▼
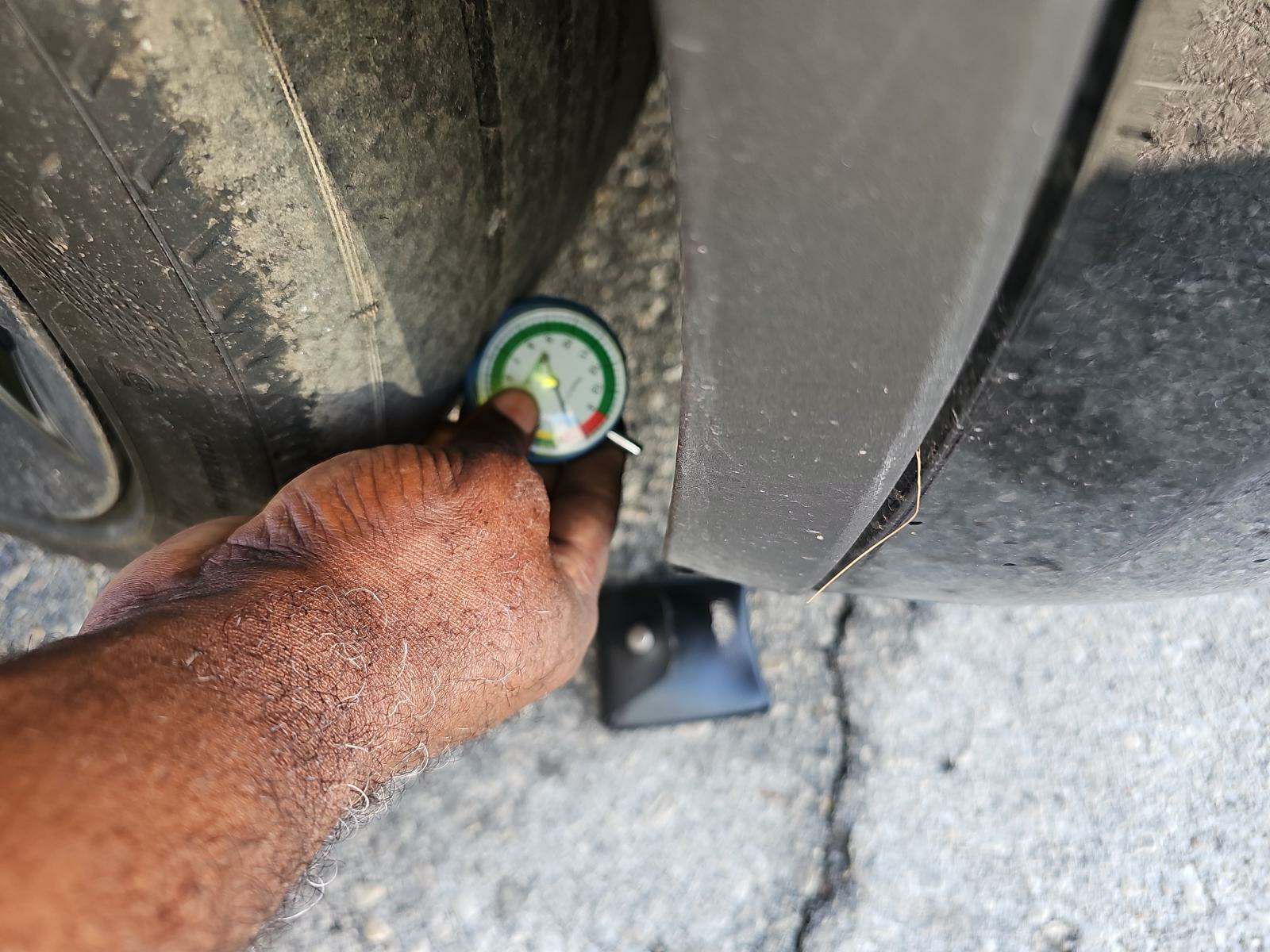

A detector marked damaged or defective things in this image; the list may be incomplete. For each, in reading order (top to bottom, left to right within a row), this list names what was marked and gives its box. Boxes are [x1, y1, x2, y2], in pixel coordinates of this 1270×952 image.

crack in asphalt [787, 599, 858, 949]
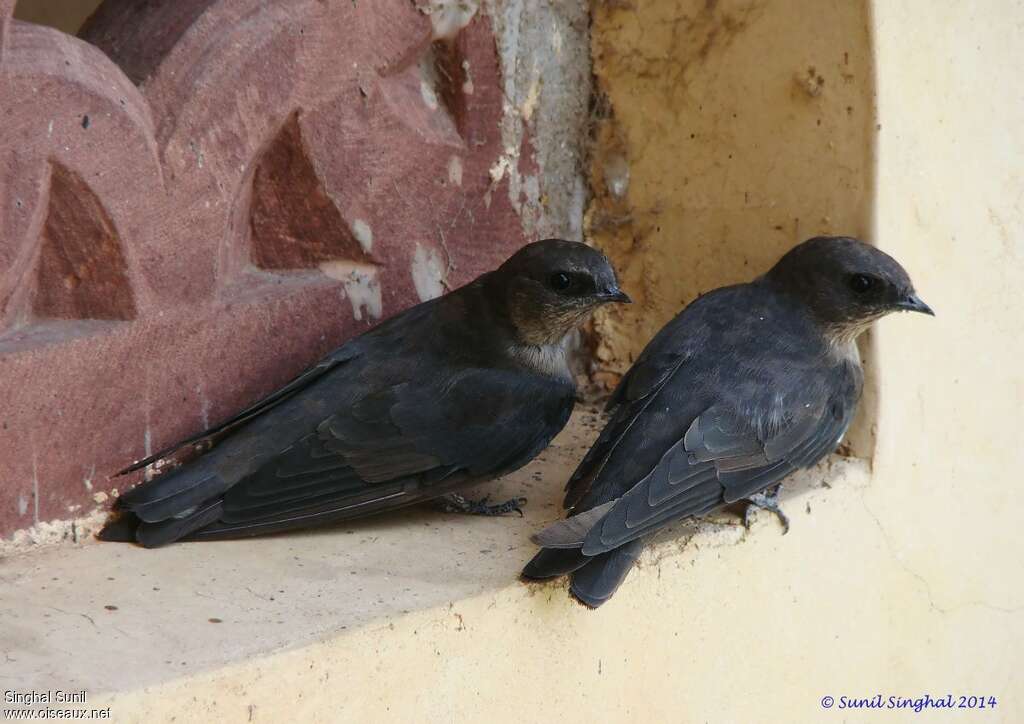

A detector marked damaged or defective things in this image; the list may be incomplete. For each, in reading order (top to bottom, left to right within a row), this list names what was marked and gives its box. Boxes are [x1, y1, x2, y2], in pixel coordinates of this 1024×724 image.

peeling white plaster [428, 0, 483, 40]
peeling white plaster [448, 156, 464, 187]
peeling white plaster [350, 219, 374, 253]
chipped paint [319, 258, 380, 319]
peeling white plaster [317, 262, 382, 321]
chipped paint [409, 241, 446, 301]
peeling white plaster [409, 243, 446, 301]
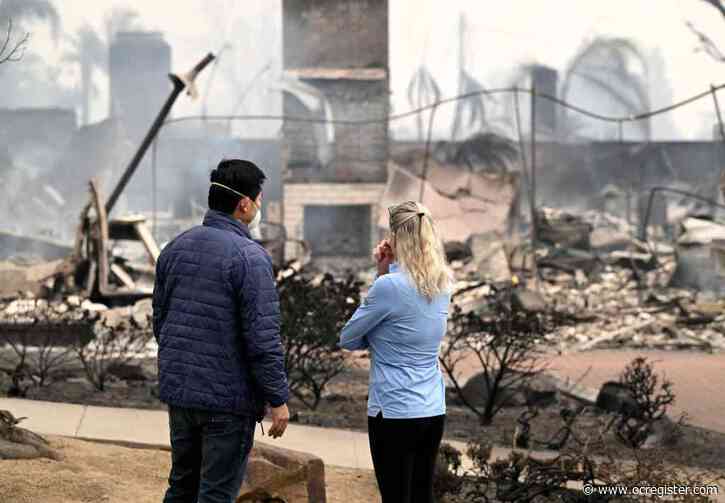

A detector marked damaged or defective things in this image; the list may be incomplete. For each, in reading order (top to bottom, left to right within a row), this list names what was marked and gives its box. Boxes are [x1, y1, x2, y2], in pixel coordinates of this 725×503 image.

bent metal pole [105, 52, 215, 215]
▲
→ Task instructions
Express the data above as a Markdown table with the columns "No." and "Text". Give each non-blank line its own row, numbered in order, and leave out the pictures.

→ Task answer
| No. | Text |
|---|---|
| 1 | A detector marked damaged or defective things in this image; the list may be incomplete. For each, in reading order (top to bottom, left to right within a row), this list names what was marked and gives its box. Boxes are [x1, y1, x2, y2], in pixel coordinates of this 1270×952 image. |
| 2 | crack in asphalt [787, 599, 858, 949] |
| 3 | A detector marked damaged or defective things in this image; the list may be incomplete. For each, in reading order (top to bottom, left to right within a row), this list names what was marked and gives its box. Boxes are [x1, y1, x2, y2], in pixel coordinates of this 1024×724 image. |
| 4 | peeling white plaster [428, 0, 483, 40] |
| 5 | peeling white plaster [448, 156, 464, 187] |
| 6 | peeling white plaster [350, 219, 374, 253] |
| 7 | chipped paint [319, 258, 380, 319] |
| 8 | peeling white plaster [317, 262, 382, 321] |
| 9 | chipped paint [409, 241, 446, 301] |
| 10 | peeling white plaster [409, 243, 446, 301] |
| 11 | A detector marked damaged or defective things in this image; the list may be incomplete. For each, in reading order (top to bottom, left to right within a row), this list names what was marked and gives its box. Boxes are [x1, y1, x2, y2], in pixel coordinates of this 725×503 image. |
| 12 | bent metal pole [105, 52, 215, 215] |